Senior real estate and finance leaders are leaning harder than ever on their lease data to shape strategy, expand space while hedging against economic uncertainty and tightening their grip on costs and compliance, according to a new report from Visual Lease, a CoStar company.
Visual Lease’s report, “The Trends, Risks and Opportunities Shaping Lease Portfolio Management,” says executives are “elevating strategic decision-making” about real estate and using lease portfolio data for forecasting, budgeting, negotiations and cost savings. One of the most notable shifts is a renewed appetite for additional commercial real estate space. In 2024, 56% of respondents planned to add space as part of their strategy. This year, that share climbed to 70%, a 14-percentage-point increase. Of those planning to add space, 44% expect to expand existing locations, 44% plan to use co-working spaces and 38% anticipate adding new satellite sites.
Even as expansion plans accelerate, respondents remain cautious about capital commitments. According to the report, 64% said their companies are “extremely or very likely” to delay facility upgrades or moves in 2026 because of the state of the economy. Flexibility has become a key hedge: 78% of respondents say retaining flexible lease options is “extremely” or “very important” today, up from 61% in 2024. Visual Lease notes that greater flexibility allows companies to respond more easily to changing economic or workplace conditions.

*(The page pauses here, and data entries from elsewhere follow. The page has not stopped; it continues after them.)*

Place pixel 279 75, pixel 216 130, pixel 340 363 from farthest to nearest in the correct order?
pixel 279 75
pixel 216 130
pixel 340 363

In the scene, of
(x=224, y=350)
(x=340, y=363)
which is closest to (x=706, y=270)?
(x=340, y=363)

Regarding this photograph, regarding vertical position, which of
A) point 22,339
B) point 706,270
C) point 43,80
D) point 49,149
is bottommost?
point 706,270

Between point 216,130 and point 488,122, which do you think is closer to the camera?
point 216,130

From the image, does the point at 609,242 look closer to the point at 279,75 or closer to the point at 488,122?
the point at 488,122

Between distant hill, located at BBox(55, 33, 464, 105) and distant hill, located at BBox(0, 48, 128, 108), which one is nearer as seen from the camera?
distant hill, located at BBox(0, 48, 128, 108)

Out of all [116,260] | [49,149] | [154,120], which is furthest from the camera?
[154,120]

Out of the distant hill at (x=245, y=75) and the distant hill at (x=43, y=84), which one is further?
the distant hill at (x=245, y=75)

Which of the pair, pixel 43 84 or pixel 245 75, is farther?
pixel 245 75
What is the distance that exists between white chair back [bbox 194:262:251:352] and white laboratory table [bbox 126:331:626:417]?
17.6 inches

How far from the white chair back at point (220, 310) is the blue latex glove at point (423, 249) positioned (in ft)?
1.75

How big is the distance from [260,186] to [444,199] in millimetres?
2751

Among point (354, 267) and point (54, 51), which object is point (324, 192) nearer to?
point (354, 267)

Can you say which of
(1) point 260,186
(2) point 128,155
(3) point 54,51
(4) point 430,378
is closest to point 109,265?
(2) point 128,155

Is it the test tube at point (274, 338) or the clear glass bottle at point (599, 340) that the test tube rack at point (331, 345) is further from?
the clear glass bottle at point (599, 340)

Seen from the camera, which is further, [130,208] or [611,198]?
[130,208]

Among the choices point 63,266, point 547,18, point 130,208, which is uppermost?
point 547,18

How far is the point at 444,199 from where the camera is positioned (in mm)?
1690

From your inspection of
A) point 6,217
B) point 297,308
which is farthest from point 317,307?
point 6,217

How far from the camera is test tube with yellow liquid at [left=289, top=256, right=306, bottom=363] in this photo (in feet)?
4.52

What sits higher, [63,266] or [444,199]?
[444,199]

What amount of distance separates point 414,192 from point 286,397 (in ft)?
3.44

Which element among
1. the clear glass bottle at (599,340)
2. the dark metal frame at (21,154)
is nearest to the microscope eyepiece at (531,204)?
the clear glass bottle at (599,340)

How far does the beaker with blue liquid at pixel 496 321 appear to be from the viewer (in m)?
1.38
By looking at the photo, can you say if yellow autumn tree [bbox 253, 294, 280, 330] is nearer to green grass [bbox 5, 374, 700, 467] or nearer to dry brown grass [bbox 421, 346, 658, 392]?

Despite broader debate about the value of ESG and sustainability reporting and some rollbacks in government requirements, Visual Lease
finds that companies are still investing in these efforts. About 80% of real estate leaders and 88% of finance leaders continued to prioritize ESG and sustainability reporting more in 2025 than in 2024. To support this and other objectives, executives are seeking better visibility and control over their lease portfolios. The share of respondents who were either “very” or “extremely” confident in understanding costs, risks and opportunities in their CRE portfolios rose to 71% this year, up from 52% last year.
Visual Lease reports that real estate leaders are using lease data across a range of strategic functions. According to the survey, 57% use lease information to enhance financial forecasting and budgeting, 51% to optimize lease renewals and negotiations, and 50% to improve space utilization and planning. Another 49% use lease data to identify cost-saving opportunities, 49% to support sustainability and ESG initiatives and 42% to benchmark portfolios against market trends and competitor data. When negotiating new leases, 65% of real estate executives rely on third-party real estate service providers or brokers, 55% on a licensed real estate data provider and 53% on industry peers.
To enable this level of analysis, the report says that lease management software is necessary and that Visual Lease sells such solutions. The broader implication is that, whether sourced from a third party or developed in-house, organizations need a data system that can store lease information, surface relevant terms and compile, manipulate and report on what is in their leases.